Here is the best way to get to that win-win situation. Have your organization represented on critical project teams or maintenance teams, and you affect International Electrotechnical Commission (IEC) or International Organization of Standardization (ISO) standards before anyone sees them. If you are on the national technical advisory group, you get to be part of the national committee’s work in the various public review phases. If you are on the domestic SDO committee harmonizing those standards, you have one more chance to advance your organization’s interest. If you want something to become part of an international standard, the proposal will have a much better chance with the technical committee if the material is already in your national standard. That is synergy.
It is especially important today to harmonize “because companies are getting more and more global,” said Ed Marszal, president of Kenexis Consulting in Columbus, Ohio, and a member and expert on the ISA84 standards committee on electrical, electronic, and programmable electronic systems for use in process safety applications. ISA84 is “a perfect example,” he said. “Just in June, we executed projects in Abu Dhabi, Canada, Qatar, and Kazakhstan. This is possible because we implement ISA 84.00.01, which is harmonized on a global basis through IEC 61511. It is an order of magnitude more important for operating companies that are global, where doing things in different ways in different countries carries a significant expense.”
“In our more global economy, it just makes sense [to harmonize] when appropriate,” said Jim Tatera, senior process and analysis consultant at Tatera & Assoc. in Madison, Ind., and ISA Standards and Practices department vice president. “Making and or certifying products and designs to different standards in different countries is costly. If we can harmonize those standards, we only have one to design or certify to.”
Who harmonizes
Three IEC global conformity assessment systems are in operation today. In these systems, the member certification bodies agree to accept each other’s test results, and in some cases, their factory audits (follow-up service) as well, to issue their own product or process certification. This is beneficial for international trade in electric components and equipment, reducing redundant testing to the barest minimum. As of today, ISO does not operate a conformity assessment system.
Canada, Mexico, and the U.S. participate in the IEC System for Conformity testing and Certification of Electrotechnical Equipment and Components. Canada and the U.S. are members of the IEC system for the certification to standards for electrical equipment for explosive atmospheres. Only the U.S. participates in International Electrotechnical Commission Quality Assessment System for Electronic Components now, but Canada is in the process of joining. If your organization is substantially affected by conformity assessment, it may be in your interest to join the national body in your country. The national committees include manufacturers, testing laboratories, certification bodies, users, and regulators. The reasons for becoming involved in conformity assessment systems are mostly the same as the reasons for being involved in standardization.
Europe, Japan, Canada, China, and the U.S. are probably the most active on the committees Tatera has been associated with. “In ISO and the IEC, we have a one-country, one-vote rule, rather than the balanced user/vender/general committee distribution rules that ANSI and several other countries subscribe to,” Tatera said. “A major country’s vote means as much as a minor country. This means that often a united group of European countries’ votes can mean more than the U.S., Russia, China, and several others together. I have heard people say the EU should have one vote like the U.S., but I don’t think I will live to see that.”

■ ■ ■

• **Tasks to complete**:
1 - According to the text on standards harmonization, which IEC standard is ISA 84.00.01 harmonized with globally?
2 - Extend the text on standards harmonization, starting after its final sentence.

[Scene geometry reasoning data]
■ ■ ■

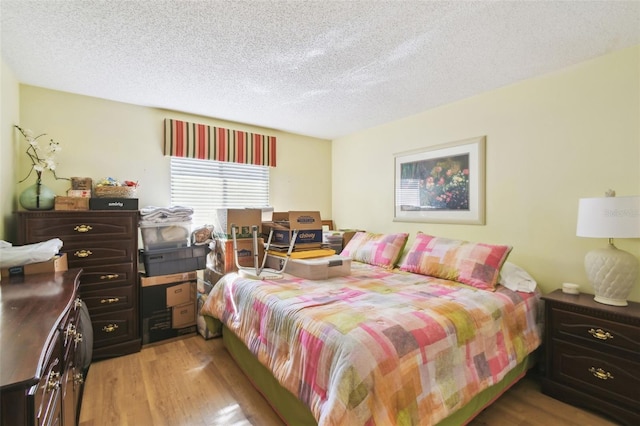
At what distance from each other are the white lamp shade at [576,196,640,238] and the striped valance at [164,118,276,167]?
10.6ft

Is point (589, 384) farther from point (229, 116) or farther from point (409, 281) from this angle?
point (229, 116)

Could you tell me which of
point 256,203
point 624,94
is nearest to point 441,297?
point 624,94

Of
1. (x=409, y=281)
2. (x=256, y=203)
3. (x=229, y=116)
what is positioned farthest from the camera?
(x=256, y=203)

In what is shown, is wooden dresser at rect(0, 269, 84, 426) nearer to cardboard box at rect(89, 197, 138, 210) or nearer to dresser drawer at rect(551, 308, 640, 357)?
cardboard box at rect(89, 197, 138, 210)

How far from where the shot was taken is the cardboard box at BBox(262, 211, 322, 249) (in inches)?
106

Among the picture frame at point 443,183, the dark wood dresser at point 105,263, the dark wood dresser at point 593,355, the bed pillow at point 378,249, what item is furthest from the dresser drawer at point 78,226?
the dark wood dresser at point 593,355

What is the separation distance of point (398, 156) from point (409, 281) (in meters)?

■ ■ ■

• **Exercise responses**:
1 - IEC 61511

2 -
Most harmonization activities Tatera has been associated with are technical and not political, and nationalism is not a problem. “Sometimes when a standard is on a topic that a country’s major suppliers have already selected the technology they plan to produce, it becomes a little political,” Tatera said. “Jobs can be at stake, and a country’s major suppliers income/reputation/investment can be involved.”
China and India were generally behind the curve in standards, Tatera said. “Rather than create their own quickly or choose U.S., European, or other standards, they seem to be going primarily with the international standards where they have none that they want to use. As far as new standards development goes, they are participating on many committees.”
ISA84 has delegates to IEC “to ensure the IEC standard is consistent with U.S. interests, and this coordination is on the agenda at all committee meetings,” Marszal said. “Industries that are global will harmonize first,” he said. And while the U.S. is harmonizing globally, “Europe is more highly represented than other areas of the world. They are ahead of the curve, but emerging markets are anxious to catch up.”
Generally speaking, standards harmonization today “enjoys broad support from producers, users, and regulators,” Schnaare said. Although some within each of these groups still see standards harmonization as a “potential threat to their existing markets, products, and practices.”
Schnaare said ISA12 is involved in harmonization of IEC standards for hazardous locations electrical equipment, and the relevant IEC committee (TC31) has over 40 member countries.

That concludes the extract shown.